Исходный текст:
______
Но в ту пору я ничего не знала об этом. Освобождённая от мыслей о перепечатках стихов, я встретила гэбистов словами:
— С вами не соскучишься.
А когда во время обыска пришёл Витя и тоже прореагировал на них с порога: «Ба, знакомые всё лица», я сказала:
— Ну вот, Витенька, у меня, наконец, есть время и место зашить тебе подкладку на плаще.
И устроившись с иголкой под взглядом удивлённых гэбистов, читала Вите стихи Семёна Гудзенко: «Нас не надо жалеть, ведь и мы б никого не жалели, мы пред нашей Россией, как пред Господом-Богом, чисты»…
Что в жизни начался совсем другой отсчёт времени — всё ещё внутренне не верилось…
Это может показаться странным, но сначала в Большой Дом мы рвались сами. Витя просто пошёл туда назавтра после обыска выяснять, что и по какому случаю у него искали, чем, естественно, вызвал в непривычном к такому учреждении переполох. Я звонила туда каждый день, спрашивала, что с мужем, просила принять, объяснить, в чём его обвиняют. Разумеется, никто и не думал нам ничего объяснять.
______
Повторите дословно отрывок из текста об обыске, заключённый между словами «И устроившись с» и «нам ничего объяснять.», включая сами эти слова. Записи, приведённые далее, для работы не понадобятся.

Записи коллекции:
______
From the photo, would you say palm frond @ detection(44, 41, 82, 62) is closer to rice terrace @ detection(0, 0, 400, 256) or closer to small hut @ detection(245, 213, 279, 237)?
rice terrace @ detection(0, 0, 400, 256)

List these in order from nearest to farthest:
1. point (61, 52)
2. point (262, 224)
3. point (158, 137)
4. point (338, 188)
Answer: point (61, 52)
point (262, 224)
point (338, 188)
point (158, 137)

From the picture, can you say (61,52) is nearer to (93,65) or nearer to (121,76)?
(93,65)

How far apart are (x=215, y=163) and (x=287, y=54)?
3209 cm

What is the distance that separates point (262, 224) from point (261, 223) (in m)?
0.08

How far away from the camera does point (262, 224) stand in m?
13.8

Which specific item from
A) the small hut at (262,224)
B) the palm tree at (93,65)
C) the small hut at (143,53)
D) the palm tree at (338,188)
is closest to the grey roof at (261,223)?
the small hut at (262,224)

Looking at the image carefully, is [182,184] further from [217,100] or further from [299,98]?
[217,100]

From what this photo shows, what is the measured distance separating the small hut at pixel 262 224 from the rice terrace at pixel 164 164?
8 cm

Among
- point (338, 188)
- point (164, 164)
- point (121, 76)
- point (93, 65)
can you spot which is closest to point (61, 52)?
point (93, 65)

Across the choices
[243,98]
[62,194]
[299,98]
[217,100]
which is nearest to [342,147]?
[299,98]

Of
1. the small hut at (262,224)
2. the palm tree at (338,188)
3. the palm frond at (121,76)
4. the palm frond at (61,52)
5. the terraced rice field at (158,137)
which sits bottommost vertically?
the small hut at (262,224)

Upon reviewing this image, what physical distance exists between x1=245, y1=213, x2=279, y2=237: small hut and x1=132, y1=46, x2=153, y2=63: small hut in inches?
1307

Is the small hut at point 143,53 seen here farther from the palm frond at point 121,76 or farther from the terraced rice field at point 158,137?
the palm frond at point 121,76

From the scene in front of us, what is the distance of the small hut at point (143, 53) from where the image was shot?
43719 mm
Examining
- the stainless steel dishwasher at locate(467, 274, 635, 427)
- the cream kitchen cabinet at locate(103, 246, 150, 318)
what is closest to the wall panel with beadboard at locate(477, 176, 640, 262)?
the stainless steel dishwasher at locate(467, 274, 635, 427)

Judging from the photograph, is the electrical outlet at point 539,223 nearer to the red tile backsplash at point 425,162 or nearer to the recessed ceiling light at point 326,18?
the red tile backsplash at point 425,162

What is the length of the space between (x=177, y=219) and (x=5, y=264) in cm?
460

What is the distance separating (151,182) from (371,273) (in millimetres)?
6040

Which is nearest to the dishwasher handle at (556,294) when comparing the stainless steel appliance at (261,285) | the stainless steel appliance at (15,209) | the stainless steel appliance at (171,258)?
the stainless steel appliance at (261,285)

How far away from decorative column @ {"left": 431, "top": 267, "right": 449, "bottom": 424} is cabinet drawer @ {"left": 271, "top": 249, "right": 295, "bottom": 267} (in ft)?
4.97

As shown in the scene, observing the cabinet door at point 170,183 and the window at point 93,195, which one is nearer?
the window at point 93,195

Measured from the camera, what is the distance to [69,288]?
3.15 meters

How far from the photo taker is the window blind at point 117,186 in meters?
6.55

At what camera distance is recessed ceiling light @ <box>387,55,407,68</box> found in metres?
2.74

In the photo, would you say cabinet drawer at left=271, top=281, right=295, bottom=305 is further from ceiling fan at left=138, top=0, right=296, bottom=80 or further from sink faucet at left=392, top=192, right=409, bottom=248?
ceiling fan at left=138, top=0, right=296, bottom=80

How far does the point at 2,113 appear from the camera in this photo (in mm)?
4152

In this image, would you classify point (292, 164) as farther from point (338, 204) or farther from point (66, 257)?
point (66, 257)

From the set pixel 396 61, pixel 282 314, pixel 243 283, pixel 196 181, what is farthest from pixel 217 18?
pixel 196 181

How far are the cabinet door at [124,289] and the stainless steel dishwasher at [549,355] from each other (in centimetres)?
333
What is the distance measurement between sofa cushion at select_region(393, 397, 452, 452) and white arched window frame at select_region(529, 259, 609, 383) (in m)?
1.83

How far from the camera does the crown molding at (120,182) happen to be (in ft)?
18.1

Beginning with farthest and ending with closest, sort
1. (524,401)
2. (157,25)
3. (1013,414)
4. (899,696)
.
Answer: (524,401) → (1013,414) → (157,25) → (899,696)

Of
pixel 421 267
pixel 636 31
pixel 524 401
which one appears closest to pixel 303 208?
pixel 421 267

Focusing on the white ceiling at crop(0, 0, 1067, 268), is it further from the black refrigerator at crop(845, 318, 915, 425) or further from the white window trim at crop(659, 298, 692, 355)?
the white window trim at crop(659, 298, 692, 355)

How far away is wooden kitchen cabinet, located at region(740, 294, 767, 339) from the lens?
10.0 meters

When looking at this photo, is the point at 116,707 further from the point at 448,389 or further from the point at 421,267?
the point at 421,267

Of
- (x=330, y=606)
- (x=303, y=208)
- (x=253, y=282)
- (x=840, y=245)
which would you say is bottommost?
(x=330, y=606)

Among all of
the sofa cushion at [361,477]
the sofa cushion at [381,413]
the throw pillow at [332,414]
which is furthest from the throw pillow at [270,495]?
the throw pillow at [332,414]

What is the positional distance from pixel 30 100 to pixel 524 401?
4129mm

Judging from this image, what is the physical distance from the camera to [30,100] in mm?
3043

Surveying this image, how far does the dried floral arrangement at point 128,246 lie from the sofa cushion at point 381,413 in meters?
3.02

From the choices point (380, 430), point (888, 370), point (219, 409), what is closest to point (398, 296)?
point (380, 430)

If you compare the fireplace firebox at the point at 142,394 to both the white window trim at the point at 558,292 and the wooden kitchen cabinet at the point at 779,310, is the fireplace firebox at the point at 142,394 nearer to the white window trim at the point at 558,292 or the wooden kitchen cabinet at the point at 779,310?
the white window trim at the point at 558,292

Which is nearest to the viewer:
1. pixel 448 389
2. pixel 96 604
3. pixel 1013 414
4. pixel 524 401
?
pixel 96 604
______
Ответ на задание:
И устроившись с иголкой под взглядом удивлённых гэбистов, читала Вите стихи Семёна Гудзенко: «Нас не надо жалеть, ведь и мы б никого не жалели, мы пред нашей Россией, как пред Господом-Богом, чисты»…
Что в жизни начался совсем другой отсчёт времени — всё ещё внутренне не верилось…
Это может показаться странным, но сначала в Большой Дом мы рвались сами. Витя просто пошёл туда назавтра после обыска выяснять, что и по какому случаю у него искали, чем, естественно, вызвал в непривычном к такому учреждении переполох. Я звонила туда каждый день, спрашивала, что с мужем, просила принять, объяснить, в чём его обвиняют. Разумеется, никто и не думал нам ничего объяснять.